Practical Parallel Computing Strategies, with Application to Air Quality and Cross-Media ModelsEPA Grant Number: R825211
Title: Practical Parallel Computing Strategies, with Application to Air Quality and Cross-Media Models
Investigators: Coats, Carlie J.
Institution: North Carolina Supercomputing Center
EPA Project Officer: Saint, Chris
Project Period: October 1, 1996 through September 30, 1999
Project Amount: $738,231
RFA: High Performance Computing (1996) RFA Text | Recipients Lists
Research Category: Health , Ecosystems , Environmental Statistics
Description:The investigators propose to investigate practical parallel modeling of environmental issues using the growing computational power made available by networks of workstations and servers with high performance microprocessors. There are two aspects to this investigation: 1) What programming paradigm and what software tools should be used to deal with the complexity within individual environmental models; and 2) What paradigm and tools should be used to couple individual models the way they need to be coupled for cross-media modeling? Both aspects need solutions accessible to environmental modelers, not just high performance computing specialists.
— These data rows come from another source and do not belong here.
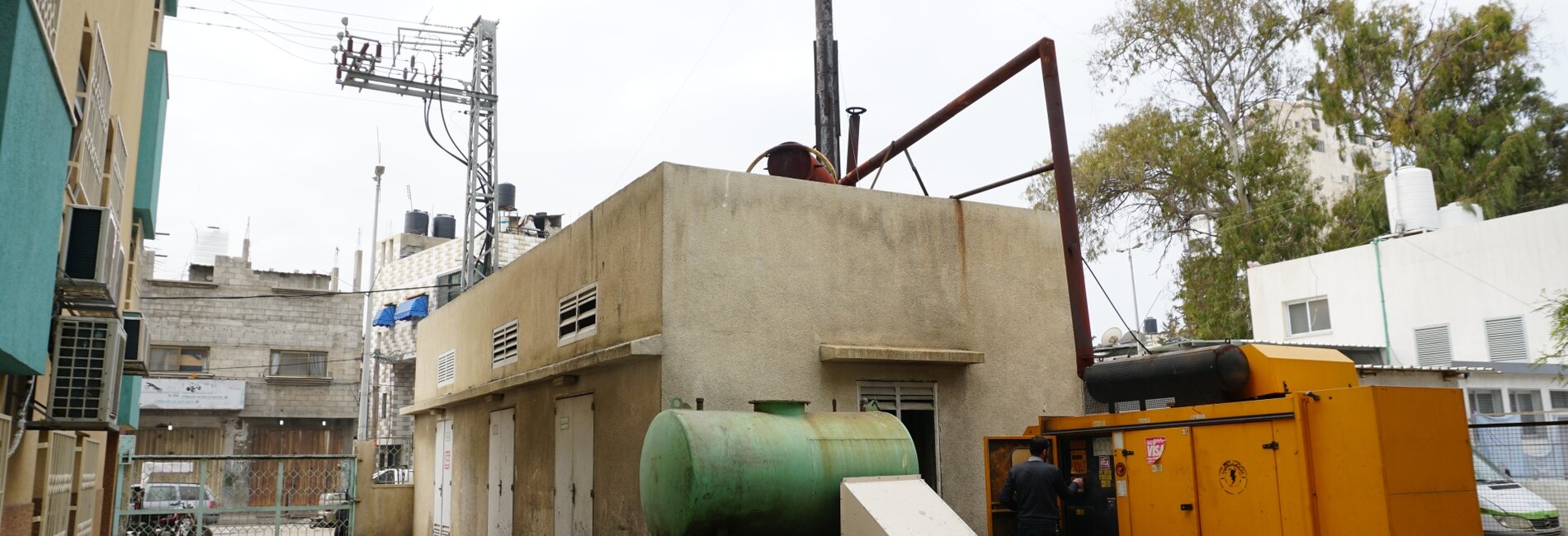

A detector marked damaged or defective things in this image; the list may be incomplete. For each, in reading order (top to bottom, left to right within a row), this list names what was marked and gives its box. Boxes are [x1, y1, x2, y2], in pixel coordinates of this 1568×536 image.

rusty metal beam [847, 36, 1091, 376]
rusty steel frame [847, 37, 1091, 376]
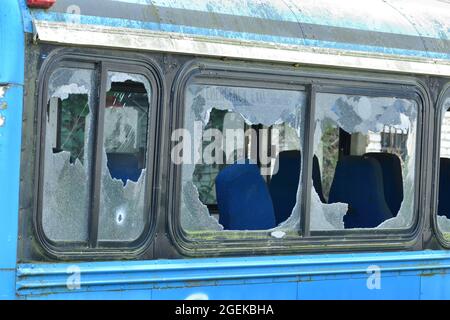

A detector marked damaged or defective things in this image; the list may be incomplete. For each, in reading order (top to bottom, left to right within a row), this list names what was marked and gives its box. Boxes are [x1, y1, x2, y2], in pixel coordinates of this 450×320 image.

broken window [39, 65, 151, 248]
broken window [178, 81, 306, 234]
shattered glass [180, 84, 306, 231]
broken window [310, 92, 418, 230]
shattered glass [312, 92, 416, 230]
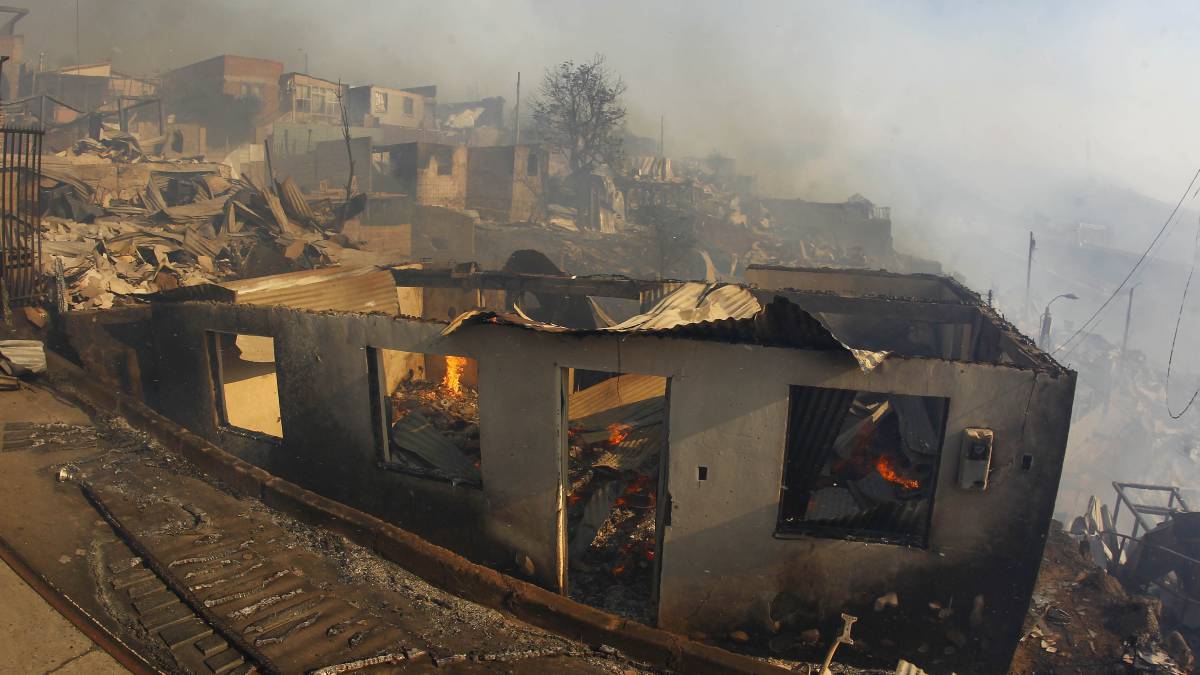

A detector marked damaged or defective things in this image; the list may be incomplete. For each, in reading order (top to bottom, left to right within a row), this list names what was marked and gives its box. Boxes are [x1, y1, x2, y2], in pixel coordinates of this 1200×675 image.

burned house [160, 54, 284, 149]
burned house [345, 82, 439, 128]
burned house [463, 144, 549, 222]
burned house [63, 260, 1080, 667]
charred concrete wall [145, 300, 1075, 672]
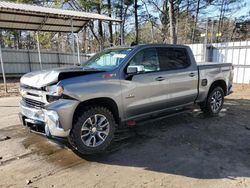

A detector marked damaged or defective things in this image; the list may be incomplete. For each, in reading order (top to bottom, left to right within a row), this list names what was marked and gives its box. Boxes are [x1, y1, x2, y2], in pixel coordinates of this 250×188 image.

This research is required because turnaround time has become a major obstacle for the use of computer modeling to assess the nature and severity of environmental problems. The conventional solution to turnaround has been the use of supercomputers--vector supercomputers at first, and more lately massively parallel (MPP) supercomputers--in an attempt to achieve the required performance. The effectiveness of this solution has been greatly diminished by two things: 1) the relative scarcity of these systems and the corresponding backlog of users and their jobs (frequently so great that a dedicated desktop machine with sufficient memory and disk delivers more timely results); and 2) the difficulty of the specialized programming required for effective use of these systems, especially the MPPs.
This difficulty is exacerbated by the complexity of environmental models, which is so much greather than that of models in fluid dynamics, astrophysics, or molecular chemistry. As a practical matter, the conventional solution fails. Cross-media modeling, which couples together several models of the kind used today, makes the problem even more severe.
The investigators will investigate the use of data parallel language extensions and software libraries to find and document accessible solutions to these problems, applying what is learned to three test cases, each of which explores a different aspect of the parallel modeling problem: 1) an air quality chemistry-transport model with modular science processes supporting aerosols and toxics, to test intra-program parallelism; 2) an air quality prediction model, to test one-way coupling among a meteorology model, an emissions model, and a chemistry-transport model; and 3) a cross-media hydrology-PBL model, to test two-way coupling between a soil hydrology model and a planetary boundary layer submodel embedded in a mesoscale meteorology model.
In the coupled-model cases, the individual models will be parallel in their own right, allowing us to study the itneractions between the different levels of parallelism. The investigators will target three classes of readily-available, cost-effective platforms--workstations, networks or clusters of workstations, and symmetric multiprocessing (SMP) servers--and models portable across all three. The investigators expect the results to be protable to MPPs as well, although that is not the focus of our efforts.